Parties must scrutinise the recovery definition before execution and model the economics under both gross and net formulations to understand the true effective return available to them after the funder's share is applied.

Litigation funding agreements commonly include funder rights to approve or withhold approval for settlement, but the procedural constraints governing the exercise of those rights vary significantly and are not standardised across the market.

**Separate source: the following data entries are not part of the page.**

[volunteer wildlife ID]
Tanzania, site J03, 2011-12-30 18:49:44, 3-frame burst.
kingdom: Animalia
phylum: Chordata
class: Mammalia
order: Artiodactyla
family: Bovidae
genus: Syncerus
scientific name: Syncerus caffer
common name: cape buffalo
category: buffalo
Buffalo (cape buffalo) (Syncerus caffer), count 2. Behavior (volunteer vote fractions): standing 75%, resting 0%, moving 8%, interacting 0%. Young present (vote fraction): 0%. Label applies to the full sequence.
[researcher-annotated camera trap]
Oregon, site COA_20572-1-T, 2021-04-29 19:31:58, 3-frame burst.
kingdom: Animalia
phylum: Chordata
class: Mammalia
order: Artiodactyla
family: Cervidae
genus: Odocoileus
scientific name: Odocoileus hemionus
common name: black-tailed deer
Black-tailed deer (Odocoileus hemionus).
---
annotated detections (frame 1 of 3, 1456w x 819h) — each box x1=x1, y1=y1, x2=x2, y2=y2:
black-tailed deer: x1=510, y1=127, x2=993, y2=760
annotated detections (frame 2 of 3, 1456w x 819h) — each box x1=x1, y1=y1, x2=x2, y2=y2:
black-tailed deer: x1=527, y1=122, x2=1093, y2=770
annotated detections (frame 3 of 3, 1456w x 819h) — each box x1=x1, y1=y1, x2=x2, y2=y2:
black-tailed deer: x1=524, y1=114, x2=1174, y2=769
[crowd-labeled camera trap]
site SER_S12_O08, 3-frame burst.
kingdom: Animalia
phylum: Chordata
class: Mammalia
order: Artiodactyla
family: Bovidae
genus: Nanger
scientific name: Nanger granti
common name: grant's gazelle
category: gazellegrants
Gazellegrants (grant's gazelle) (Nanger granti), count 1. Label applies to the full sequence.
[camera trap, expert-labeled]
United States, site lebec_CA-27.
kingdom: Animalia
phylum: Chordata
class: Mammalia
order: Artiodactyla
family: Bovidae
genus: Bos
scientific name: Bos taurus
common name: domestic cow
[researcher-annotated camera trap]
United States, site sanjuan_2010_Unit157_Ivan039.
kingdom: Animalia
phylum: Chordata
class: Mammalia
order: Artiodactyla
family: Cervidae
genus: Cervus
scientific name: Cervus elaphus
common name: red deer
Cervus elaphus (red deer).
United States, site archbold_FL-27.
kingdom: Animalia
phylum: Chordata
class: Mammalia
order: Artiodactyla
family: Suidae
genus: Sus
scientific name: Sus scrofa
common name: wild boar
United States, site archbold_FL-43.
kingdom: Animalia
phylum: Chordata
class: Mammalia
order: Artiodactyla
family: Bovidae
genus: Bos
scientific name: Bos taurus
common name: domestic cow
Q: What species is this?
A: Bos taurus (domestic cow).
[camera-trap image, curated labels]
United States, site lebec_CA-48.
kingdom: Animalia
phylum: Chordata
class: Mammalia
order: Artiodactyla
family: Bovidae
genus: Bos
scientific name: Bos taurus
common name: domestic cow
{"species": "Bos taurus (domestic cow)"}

Without defined timeframes, notice requirements, and dispute resolution mechanisms attached to a consent right, the funded party may find that a broad approval provision operates as an effective veto that the funder can exercise in its own portfolio interest rather than the funded party's interest.

The Civil Justice Council in England and Wales has conducted a review of litigation funding that has brought regulatory scrutiny to bear on the terms of funding agreements, including questions about funder control over litigation conduct and the fairness of agreement terms to funded parties.

Regulatory developments may establish minimum standards for funding agreement terms, but those standards will set a floor rather than a ceiling, meaning that careful commercial negotiation above any regulatory baseline will remain essential for parties seeking to protect their position.